What to do? Well, let's see. We could put Jello on the ground. You know in a remote location in northern Washington where if all goes well it will be stumbled on (hopefully not literally) by a crowd of festival-goers before becoming slug food and melting into the ground...
This is my response to an issue that feels overwhelming. It's an admittedly nutty and miniscule, arty drop in a very serious, very big ecological, economic, sociological and political bucket.
This project is also a lot of 'firsts' for me as an artist: A political, conceptual, sculptural installation involving considerable technical, logistical and scientific challenges.
Scary? Yes. Making art and showing is frightening. You expose your innermost thoughts and emotions. What if your Jello doesn't set or melts right away for instance. This is vulnerability everyone but it's part of the job.
In all seriousness I feel passionately about water and I'm deeply concerned where it's going to come from in the future worldwide and how we are going to have enough of it to grow food for us all.
What's truly frightening to me is the thought of waking up one day in the US to find we've sucked the last sip out of the Oglalla Aquifer, one of the major sources of water for crop irrigation. I don't know about you but 2,000 gallons of water to raise one pound of beef seems like a crazy equation and a bad deal.

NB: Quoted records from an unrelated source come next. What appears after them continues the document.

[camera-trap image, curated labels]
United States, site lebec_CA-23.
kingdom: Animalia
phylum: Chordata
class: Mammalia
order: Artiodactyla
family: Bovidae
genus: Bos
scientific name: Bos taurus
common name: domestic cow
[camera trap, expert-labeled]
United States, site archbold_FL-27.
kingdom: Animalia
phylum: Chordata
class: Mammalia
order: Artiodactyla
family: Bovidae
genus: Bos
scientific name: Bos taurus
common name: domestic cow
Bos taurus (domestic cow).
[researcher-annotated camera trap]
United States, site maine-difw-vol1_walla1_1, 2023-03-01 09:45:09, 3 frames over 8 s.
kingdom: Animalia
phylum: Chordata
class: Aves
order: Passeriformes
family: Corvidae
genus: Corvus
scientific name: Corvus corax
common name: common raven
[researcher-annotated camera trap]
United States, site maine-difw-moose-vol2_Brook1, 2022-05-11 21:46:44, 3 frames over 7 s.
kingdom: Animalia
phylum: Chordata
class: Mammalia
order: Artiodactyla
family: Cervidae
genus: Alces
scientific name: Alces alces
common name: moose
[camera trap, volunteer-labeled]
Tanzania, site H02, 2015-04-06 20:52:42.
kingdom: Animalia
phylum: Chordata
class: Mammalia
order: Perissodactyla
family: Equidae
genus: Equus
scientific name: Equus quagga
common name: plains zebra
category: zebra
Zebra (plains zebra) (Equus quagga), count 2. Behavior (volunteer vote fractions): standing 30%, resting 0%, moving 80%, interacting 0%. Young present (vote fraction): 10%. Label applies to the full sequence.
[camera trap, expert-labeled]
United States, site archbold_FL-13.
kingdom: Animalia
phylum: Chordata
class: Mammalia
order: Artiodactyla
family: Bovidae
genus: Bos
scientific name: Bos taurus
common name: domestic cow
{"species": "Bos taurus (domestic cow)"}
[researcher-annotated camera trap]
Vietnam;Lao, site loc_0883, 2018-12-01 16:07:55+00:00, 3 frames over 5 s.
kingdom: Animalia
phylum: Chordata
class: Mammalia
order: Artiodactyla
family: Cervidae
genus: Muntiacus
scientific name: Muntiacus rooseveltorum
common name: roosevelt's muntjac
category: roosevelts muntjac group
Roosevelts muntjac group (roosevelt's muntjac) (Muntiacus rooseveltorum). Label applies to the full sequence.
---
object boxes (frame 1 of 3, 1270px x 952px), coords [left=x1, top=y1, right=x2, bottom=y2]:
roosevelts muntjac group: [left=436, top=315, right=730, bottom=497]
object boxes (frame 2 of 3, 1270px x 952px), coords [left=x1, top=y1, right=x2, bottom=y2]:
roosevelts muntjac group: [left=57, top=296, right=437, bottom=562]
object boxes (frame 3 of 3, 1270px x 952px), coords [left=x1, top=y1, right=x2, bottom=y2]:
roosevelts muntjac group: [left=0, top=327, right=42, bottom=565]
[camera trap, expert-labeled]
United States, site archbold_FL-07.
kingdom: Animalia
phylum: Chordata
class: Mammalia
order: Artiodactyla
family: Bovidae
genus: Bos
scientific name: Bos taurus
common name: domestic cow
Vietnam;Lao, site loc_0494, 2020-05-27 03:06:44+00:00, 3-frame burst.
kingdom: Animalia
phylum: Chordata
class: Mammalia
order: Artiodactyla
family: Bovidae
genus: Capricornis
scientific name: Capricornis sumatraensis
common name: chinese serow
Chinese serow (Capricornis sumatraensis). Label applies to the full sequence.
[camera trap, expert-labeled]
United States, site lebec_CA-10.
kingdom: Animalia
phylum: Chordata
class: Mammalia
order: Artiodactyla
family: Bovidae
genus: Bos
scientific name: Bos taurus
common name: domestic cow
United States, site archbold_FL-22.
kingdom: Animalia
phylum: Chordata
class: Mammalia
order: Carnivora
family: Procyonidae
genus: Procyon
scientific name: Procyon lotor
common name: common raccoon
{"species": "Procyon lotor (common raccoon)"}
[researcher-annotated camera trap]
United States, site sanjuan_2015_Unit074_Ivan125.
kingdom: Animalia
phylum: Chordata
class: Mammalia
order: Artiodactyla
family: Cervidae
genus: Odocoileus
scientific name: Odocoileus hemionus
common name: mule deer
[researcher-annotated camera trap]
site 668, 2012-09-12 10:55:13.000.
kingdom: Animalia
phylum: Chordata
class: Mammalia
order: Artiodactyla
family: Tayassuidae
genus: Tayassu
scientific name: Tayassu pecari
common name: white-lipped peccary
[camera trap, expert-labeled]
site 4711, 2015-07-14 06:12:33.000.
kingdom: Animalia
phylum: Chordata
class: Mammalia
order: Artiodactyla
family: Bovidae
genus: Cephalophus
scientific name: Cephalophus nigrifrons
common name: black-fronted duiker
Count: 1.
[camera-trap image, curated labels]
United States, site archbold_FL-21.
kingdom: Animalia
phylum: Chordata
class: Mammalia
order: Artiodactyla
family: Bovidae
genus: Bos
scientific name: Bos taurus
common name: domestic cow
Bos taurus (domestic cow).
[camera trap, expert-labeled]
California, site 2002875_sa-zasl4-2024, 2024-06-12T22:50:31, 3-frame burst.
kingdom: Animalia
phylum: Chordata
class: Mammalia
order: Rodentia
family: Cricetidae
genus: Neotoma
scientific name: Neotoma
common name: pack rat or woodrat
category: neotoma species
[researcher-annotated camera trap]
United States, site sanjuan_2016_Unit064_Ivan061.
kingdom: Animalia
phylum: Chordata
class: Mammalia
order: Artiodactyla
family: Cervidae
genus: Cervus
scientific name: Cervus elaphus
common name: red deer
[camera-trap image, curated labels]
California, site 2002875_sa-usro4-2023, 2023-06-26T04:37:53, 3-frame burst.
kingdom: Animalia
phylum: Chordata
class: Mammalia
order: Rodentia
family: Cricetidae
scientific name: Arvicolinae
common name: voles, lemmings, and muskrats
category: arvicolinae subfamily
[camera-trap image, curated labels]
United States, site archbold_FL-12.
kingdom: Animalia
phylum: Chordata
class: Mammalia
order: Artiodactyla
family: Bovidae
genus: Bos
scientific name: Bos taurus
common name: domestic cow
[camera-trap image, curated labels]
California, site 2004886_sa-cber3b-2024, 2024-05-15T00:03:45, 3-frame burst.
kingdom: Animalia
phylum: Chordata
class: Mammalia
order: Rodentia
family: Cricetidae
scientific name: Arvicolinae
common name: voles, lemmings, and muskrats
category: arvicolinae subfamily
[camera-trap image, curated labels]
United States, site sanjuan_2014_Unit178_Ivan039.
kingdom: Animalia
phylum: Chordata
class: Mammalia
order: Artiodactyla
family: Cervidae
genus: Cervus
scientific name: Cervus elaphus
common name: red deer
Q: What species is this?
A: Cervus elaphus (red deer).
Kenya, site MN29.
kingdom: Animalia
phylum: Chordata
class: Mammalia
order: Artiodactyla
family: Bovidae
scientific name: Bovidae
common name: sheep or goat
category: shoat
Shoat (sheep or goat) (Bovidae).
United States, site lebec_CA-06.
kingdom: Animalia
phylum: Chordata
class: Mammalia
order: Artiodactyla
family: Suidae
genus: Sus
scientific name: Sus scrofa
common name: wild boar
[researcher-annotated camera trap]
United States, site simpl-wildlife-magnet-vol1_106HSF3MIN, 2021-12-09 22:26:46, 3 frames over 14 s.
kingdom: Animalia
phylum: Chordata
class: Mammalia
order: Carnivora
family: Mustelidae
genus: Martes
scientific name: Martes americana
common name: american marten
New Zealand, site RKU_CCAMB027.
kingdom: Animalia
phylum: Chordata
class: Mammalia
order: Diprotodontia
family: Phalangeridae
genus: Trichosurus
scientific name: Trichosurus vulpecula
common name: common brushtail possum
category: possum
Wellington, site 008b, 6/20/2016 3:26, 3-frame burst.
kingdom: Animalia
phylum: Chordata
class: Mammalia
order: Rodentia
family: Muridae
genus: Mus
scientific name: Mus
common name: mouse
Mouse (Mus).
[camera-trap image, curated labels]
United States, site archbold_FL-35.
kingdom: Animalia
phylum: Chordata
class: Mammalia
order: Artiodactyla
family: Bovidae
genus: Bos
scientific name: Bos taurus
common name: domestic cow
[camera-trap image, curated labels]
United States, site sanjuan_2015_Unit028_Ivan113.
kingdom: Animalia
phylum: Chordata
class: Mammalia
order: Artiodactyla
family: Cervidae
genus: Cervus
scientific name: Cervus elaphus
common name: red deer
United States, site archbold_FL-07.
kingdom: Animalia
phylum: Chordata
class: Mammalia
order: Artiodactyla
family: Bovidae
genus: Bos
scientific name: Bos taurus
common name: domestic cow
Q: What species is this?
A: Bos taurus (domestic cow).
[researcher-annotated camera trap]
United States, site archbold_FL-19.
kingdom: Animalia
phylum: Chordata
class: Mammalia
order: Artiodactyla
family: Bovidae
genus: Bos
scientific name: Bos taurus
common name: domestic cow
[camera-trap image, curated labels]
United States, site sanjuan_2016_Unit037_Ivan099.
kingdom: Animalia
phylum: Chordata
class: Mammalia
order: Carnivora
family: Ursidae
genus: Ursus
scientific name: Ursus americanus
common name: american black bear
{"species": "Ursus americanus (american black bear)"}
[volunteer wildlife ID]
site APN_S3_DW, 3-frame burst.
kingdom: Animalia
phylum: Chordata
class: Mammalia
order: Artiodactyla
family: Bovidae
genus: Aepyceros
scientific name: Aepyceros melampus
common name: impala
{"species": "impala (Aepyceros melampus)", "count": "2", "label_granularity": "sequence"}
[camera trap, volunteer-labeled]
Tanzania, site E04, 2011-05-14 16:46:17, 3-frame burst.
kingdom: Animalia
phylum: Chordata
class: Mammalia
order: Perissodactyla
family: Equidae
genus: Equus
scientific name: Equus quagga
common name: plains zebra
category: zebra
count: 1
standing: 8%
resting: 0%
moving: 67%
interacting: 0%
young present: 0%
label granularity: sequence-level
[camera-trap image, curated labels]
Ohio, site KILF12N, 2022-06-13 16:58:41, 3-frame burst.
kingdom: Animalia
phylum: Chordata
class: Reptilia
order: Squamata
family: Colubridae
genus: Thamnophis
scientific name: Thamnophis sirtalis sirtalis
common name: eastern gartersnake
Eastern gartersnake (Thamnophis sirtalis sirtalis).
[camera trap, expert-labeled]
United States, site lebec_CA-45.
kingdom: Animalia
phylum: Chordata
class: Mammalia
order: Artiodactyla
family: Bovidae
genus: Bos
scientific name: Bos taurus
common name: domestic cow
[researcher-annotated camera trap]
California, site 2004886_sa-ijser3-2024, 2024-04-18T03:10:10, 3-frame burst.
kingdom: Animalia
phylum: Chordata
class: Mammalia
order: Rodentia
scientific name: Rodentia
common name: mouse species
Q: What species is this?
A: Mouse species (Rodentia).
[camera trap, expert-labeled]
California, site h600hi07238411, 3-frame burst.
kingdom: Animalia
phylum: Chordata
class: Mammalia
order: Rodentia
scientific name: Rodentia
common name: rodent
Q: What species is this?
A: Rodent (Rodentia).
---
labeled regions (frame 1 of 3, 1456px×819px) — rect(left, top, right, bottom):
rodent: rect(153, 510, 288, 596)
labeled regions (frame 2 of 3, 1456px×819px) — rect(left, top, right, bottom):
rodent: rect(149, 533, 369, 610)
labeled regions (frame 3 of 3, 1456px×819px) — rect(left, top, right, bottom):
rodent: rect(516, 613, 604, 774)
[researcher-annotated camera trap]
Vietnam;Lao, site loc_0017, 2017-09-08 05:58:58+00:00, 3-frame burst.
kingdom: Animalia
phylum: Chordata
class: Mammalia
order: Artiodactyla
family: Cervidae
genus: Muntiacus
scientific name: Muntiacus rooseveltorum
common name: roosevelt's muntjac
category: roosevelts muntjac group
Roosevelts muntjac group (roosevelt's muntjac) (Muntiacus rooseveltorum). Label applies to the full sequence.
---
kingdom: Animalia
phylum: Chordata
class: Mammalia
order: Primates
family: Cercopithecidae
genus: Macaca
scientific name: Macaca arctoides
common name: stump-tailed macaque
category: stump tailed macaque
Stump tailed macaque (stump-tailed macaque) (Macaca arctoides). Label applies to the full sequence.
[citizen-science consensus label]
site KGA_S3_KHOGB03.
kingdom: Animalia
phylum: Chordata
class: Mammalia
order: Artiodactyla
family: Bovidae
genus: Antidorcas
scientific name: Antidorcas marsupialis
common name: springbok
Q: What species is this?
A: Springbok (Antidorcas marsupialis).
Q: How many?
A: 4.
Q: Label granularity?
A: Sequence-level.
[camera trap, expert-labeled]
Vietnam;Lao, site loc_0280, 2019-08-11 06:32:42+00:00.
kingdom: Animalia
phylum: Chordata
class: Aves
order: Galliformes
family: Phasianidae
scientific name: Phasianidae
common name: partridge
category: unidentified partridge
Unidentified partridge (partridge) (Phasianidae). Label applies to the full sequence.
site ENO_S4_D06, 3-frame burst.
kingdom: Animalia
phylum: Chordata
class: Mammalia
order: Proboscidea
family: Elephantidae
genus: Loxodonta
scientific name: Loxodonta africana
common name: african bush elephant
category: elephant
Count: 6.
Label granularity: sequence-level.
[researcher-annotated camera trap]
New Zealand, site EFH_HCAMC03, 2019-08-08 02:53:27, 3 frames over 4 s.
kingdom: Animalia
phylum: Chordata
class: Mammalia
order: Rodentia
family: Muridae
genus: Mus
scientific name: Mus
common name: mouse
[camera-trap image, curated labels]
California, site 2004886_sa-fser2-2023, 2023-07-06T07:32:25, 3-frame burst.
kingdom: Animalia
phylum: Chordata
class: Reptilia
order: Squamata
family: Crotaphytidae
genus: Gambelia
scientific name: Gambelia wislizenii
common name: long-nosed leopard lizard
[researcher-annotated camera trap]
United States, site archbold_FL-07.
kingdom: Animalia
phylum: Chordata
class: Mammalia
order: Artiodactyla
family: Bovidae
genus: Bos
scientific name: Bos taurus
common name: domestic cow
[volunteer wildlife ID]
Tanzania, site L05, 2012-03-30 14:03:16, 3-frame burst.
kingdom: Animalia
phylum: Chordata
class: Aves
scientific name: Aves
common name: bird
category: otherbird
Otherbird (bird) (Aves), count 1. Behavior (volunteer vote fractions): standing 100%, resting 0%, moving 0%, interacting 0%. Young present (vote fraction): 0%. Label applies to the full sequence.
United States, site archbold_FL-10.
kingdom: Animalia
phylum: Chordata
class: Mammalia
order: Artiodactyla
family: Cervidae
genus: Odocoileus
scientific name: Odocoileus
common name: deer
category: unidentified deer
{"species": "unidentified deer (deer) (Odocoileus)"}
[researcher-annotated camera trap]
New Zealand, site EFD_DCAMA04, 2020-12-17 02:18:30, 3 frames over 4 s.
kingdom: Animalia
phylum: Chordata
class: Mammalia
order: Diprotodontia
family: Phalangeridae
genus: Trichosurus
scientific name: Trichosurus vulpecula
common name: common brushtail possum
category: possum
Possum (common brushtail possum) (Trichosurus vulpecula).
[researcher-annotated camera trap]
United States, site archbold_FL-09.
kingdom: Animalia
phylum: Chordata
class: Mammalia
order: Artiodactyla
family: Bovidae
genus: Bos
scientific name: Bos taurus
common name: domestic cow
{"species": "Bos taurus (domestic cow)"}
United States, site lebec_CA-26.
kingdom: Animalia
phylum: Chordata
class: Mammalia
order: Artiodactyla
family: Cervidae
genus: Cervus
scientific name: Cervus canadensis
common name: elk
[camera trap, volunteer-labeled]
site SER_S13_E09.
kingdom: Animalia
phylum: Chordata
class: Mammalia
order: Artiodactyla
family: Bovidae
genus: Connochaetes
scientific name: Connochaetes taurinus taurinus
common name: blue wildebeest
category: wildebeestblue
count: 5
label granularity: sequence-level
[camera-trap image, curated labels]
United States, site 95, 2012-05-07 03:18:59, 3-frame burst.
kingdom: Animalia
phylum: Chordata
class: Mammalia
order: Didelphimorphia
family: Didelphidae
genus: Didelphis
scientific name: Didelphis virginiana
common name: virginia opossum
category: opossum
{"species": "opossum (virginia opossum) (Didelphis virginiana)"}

The concept of my project is simple. Jello is made from cows. Smoke Farm where the Lo-Fi Festival is held was a dairy farm. The Jello will sit in the dirt next to a stream where cows used to walk.
Hopefully it will be be fun to look at. But if anyone cares to think about it enough to seek out a grassfed burger, or refrain from eating that cheeseburger one extra day a week that would be extra fantastic.
If you do happen to be out at Smoke Farm this Saturday, whatever you're having for lunch (and there will be a lot of tasty meat grilling going on) if you want some dessert stop by my installation, I'll have lots. The color is a surprise and the presentation is a little unusual but as my grandma used to say a speck of dirt never hurt anyone.